Thursday, February 27, 2014

Ukraine Shows Russia On Washington’s ‘To Do’ List For Regime Change and Lenin's Clarification of what Imperialism means

Ukraine Shows Russia On Washington’s ‘To Do’ List For Regime Change

Days before Ukrainian President Viktor Yanukovych was ousted from office he was told it was «game over» by America’s Vice President Joe Biden. According to the British Guardian newspaper, quoting anonymous US officials, Biden admonished the Ukrainian leader in an hour-long phone call that his efforts for finding a negotiated solution to the country’s political crisis was «a day late and a dollar short». That’s hardly the friendly advice of a neutral bystander... The climate of lawlessness and mob rule that has now taken over Kiev has spread to other parts of the country... The prompt arrival this week of US deputy secretary of state Williams Burns in the Ukrainian capital «to discuss with political and business figures» the future direction of the country is further evidence that this coup d’état was a Washington-sponsored event… 

-----
The systematic fact is that capitalism cannot be sustained without imperialist conquest. This is especially true in times of capitalist crisis, and the current juncture is probably posing the greatest historical crisis to the viability of US-led capitalism. Imperialism, with its proclivity for foreign interference, subversion and warmongering, is therefore currently at its highest point of need and manifestation for relieving the US-led stagnant economic order. That is what makes the present global situation disturbingly dangerous. 
This structural connection between capitalism and imperialism was made cogently over a century ago by the Russian Bolshevik leader Vladimir Lenin in his study Imperialism: the Highest Stage of Capitalism.

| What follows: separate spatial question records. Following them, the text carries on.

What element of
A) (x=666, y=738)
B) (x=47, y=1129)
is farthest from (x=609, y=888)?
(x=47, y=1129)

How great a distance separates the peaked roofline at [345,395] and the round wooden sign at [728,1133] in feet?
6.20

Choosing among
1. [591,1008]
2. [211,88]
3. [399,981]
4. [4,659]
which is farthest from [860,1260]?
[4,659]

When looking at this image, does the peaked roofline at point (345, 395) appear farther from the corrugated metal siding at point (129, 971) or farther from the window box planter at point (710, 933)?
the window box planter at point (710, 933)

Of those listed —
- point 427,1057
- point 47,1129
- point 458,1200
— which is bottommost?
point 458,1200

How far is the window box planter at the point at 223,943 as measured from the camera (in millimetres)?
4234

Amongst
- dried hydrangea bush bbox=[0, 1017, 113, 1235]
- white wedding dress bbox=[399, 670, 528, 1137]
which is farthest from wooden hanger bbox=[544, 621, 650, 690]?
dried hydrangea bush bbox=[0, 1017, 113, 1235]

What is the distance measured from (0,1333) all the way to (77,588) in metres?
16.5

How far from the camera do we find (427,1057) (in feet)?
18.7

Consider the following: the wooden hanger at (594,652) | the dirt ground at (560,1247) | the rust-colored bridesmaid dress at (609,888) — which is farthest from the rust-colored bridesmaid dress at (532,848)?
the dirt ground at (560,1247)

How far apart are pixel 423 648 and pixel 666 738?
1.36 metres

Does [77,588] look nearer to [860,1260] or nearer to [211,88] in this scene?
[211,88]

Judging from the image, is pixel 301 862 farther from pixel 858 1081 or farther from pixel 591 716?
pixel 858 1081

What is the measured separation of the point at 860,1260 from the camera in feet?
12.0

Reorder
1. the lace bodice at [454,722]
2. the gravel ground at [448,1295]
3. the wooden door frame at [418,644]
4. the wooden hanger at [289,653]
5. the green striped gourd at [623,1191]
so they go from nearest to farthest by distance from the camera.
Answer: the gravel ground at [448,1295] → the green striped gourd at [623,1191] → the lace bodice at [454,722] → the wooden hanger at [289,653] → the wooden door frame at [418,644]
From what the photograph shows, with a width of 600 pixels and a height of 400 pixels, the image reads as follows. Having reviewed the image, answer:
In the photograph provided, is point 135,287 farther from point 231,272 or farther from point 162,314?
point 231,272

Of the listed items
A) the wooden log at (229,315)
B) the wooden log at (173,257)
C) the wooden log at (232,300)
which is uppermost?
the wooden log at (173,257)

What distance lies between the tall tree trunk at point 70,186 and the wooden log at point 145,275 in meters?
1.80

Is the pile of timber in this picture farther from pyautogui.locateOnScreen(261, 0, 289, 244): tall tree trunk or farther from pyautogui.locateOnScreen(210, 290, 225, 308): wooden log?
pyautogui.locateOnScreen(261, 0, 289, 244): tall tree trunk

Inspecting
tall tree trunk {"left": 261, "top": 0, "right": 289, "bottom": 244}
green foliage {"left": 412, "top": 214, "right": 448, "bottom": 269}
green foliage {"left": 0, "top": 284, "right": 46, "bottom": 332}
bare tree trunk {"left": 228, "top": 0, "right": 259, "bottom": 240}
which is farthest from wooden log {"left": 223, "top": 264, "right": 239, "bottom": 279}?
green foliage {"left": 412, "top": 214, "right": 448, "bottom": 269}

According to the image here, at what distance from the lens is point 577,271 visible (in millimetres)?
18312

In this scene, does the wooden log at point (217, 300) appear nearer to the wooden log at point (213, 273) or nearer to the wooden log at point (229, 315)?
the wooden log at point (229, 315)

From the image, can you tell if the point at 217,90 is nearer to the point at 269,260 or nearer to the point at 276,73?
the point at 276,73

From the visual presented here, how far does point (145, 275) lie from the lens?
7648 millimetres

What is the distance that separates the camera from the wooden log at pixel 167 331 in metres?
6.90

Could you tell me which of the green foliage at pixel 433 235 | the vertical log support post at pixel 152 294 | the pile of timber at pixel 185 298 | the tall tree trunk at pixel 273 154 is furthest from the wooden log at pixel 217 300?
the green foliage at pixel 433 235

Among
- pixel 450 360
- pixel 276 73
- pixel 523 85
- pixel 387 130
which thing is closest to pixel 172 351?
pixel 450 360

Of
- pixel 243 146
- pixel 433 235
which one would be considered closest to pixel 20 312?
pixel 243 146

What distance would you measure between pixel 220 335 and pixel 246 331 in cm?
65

Lenin’s insights into the systematic economic and political causes of the First World War have stood the test of time, albeit censored from mainstream Western consciousness. Those insights on how capitalist crisis furnishes imperialist predation can be applied with equal cogency in explaining the origins of the Second World War and many other subsequent international conflicts, including the current rash of US-backed regime-change operations on different continents. 
Lenin’s analysis accounts for why Washington has stepped up its addiction for regime change around the globe over the past decade since when the US-led capitalist order has become locked into a seemingly inextricable depression. As in previous times, war and imperialism are the only way for the system to alleviate its own destructive tendency for impasse. Little wonder, ironically, that one of the first acts of the Western-sponsored protesters in Kiev at the end of last year was to smash up statues commemorating VI Lenin. 
What is taking place in Ukraine is consonant with the bigger historic dynamic that the US and its Western proxies have stepped up their drive for imperialism – everywhere. 
Ultimately, the targets for Western capitalist designs are the two major perceived geopolitical rivals of Russia and China. Both these countries represent a block on unfettered Western expansionism in Eurasia and the Pacific. 
In that regard, ominously, Ukraine may be seen as merely a beachhead for Western regime-change plans in Russia itself. With the rise of Russian President Vladimir Putin as a global leader standing in the way of all-out Western naked aggression that «obstruction» has elevated Russia as a priority objective for Washington. This is fully consistent with renewed threats of militarism from the US towards Russia (and China) in the form of ballistic missile deployments along borders, nuclear weapons expansion (euphemistically called «upgrade») and the veiled doctrine of «first strike» capability. 
Ukraine illustrates a chilling denouement of a political tendency that has been evolving in American imperialism over the past decade. To Wesley Clark’s infamous list of covert American regime change operations, the unspoken ultimate prize is becoming increasingly evident – Moscow.
In truth, however, it is not simply a case of the post-1945 American Cold War against Russia being resumed. The US-led global capitalist war on Russia goes back to the October Revolution of 1917. The onslaught on Soviet Russia by Nazi Germany was a Western covert plan to subjugate a vast territory that had become out of Western capitalism’s control. (The subject of a subsequent column.)
The neo-Nazi paramilitaries unleashed by the West to destabilize the Ukraine, and Russia, presently, resonate with an old, systematic agenda of Western imperialist regime change towards the East and elsewhere. There is nothing anomalous about the historical association of the Western capitalist ruling class and present-day fascist thuggery.